◆ **Exercise instructions**: Transcribe everything in the Kyun-Chome article from "Kyun-Chome primarily creates" down to "and modern faith.", keeping the wording unchanged.

= Kyun-Chome =

Japanese artist unit

Kyun-Chome (キュンチョメ) is a Japanese artist unit based in Tokyo, made up of Nabuchi (ナブチ, b. 1984, Mito) and Honma Eri (ホンマエリ, b. 1987, Yokohama). They emerged as an art unit after the 2011 Great East Japan Earthquake, and rose to prominence after winning the 17th Taro Okamoto Art Award in 2014.

Kyun-Chome primarily creates video installations, conducting mid- to long-term residencies in socially divided regions to highlight what they have referred to as the "core reality" of a particular place or issue. They have engaged with a broad range of socio-political issues in Japan and abroad, such as natural and manmade disaster, immigration, national history, and gender identity. According to the artists, their work aims to blur the boundaries between perpetrator and victim, creating new associations between tragedy, comedy, and modern faith.

== Education and background ==
Honma and Nabuchi graduated from Sokei Academy of Fine Art & Design located in Ikebukuro, Tokyo in 2009. Nabuchi studied at the alternative art school Bigakkō, completing the "Genius High School" contemporary art seminar taught by Ryūta Ushiro, a member of the artist collective Chim↑Pom.

Honma and Nabuchi began working together in 2011 after the Great East Japan Earthquake. The disaster triggered Honma to quit her job as a salaried employee and pull Nabuchi out of an extended period of time as a hikikomori. In an interview conducted as part of their Art Action UK residency in 2016, Kyun-Chome stated that they recognized that by working together they could go beyond their own individual limitations and create something more potent and powerful.

The name "Kyun-Chome" brings together two Japanese onomatopoeia: kyun kyun which refers to the skipping of a beating heart; and chome chome, which can be used as the oral reading of "XX" for redacted or explicit words, as well as a euphemism for sex. The artists claim that there is not enough kyun kyun and chome chome in the world, so they are working to increase both through their artwork.

== Artworks ==
Kyun-Chome has been attributed as part of a wave of socially conscious young artists in Japan whose activities are not restricted to traditional art spaces such as museums and galleries, but rather engage in collaborative, open-ended, dialogical projects that include participatory elements as central to their practice. Many of these artists engage with starkly political themes that emerged in Japan following the 2011 triple disaster.

◆ **Listing**:
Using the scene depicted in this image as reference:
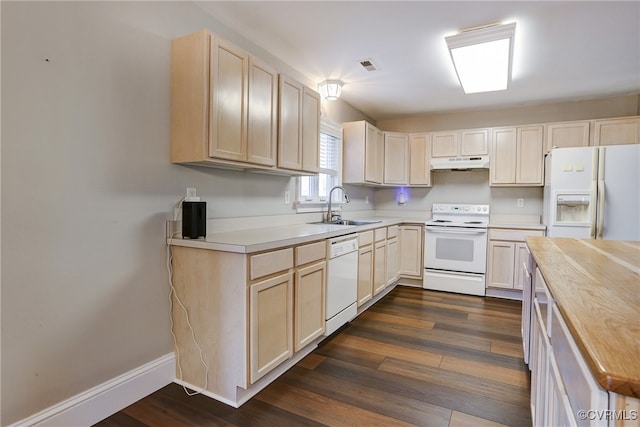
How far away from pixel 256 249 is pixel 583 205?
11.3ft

---

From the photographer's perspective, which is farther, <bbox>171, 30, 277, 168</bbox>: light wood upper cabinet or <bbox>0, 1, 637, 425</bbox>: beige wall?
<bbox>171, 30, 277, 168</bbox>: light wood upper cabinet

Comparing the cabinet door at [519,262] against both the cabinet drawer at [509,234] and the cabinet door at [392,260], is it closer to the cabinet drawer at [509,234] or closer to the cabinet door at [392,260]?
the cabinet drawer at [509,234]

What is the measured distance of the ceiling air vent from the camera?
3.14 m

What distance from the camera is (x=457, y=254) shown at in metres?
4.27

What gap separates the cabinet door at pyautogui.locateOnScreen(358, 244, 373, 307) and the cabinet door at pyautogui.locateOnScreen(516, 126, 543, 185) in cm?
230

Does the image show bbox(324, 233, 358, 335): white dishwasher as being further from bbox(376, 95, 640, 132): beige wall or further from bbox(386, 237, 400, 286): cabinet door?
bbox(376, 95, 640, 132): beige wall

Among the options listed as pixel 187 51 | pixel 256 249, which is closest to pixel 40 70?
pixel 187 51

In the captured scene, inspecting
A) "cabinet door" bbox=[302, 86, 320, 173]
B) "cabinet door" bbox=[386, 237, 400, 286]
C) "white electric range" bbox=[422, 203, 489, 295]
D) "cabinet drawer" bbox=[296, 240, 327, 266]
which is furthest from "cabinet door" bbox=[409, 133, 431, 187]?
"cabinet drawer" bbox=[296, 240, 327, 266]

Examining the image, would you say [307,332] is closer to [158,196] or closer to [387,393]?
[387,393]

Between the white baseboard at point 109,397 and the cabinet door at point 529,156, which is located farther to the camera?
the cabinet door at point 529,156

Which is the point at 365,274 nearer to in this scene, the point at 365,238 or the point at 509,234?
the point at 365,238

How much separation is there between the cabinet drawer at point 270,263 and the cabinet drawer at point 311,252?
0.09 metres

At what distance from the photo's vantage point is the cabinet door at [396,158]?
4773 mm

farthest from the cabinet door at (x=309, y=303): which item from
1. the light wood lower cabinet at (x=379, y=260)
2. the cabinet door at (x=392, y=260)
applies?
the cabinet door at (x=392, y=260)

...

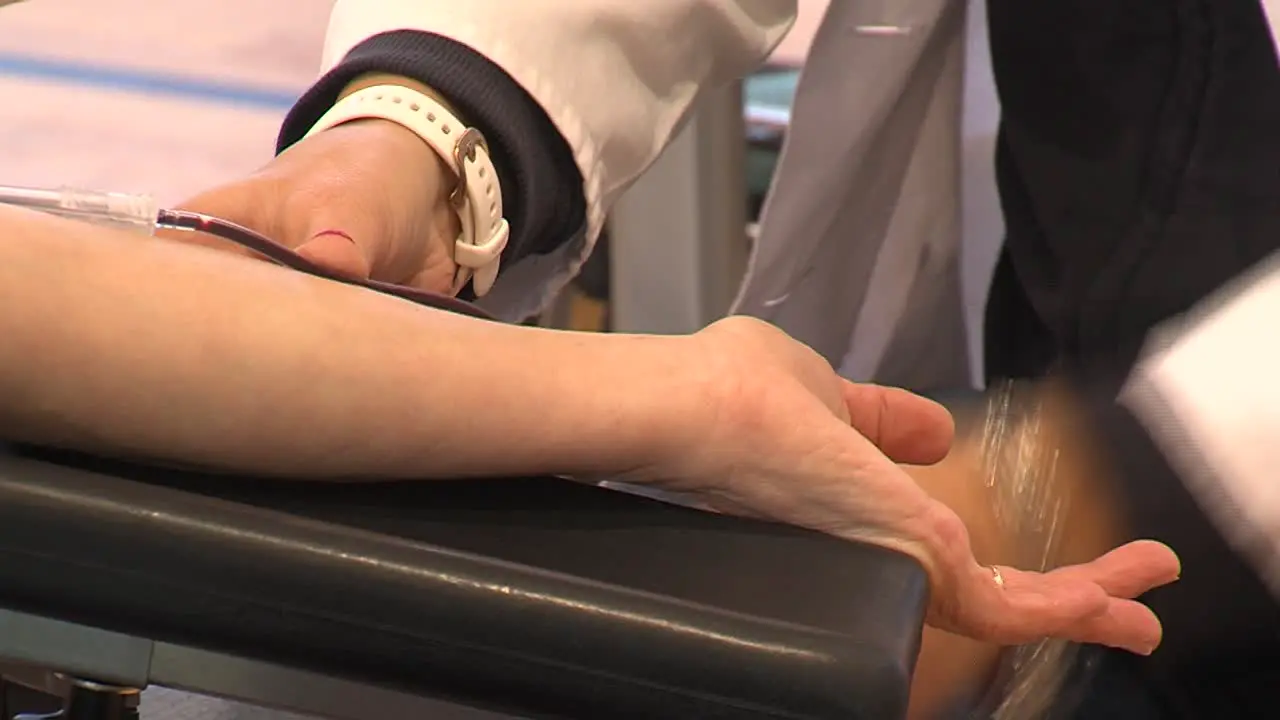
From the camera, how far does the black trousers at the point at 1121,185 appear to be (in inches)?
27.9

◆ **Exercise response**:
Kyun-Chome primarily creates video installations, conducting mid- to long-term residencies in socially divided regions to highlight what they have referred to as the "core reality" of a particular place or issue. They have engaged with a broad range of socio-political issues in Japan and abroad, such as natural and manmade disaster, immigration, national history, and gender identity. According to the artists, their work aims to blur the boundaries between perpetrator and victim, creating new associations between tragedy, comedy, and modern faith.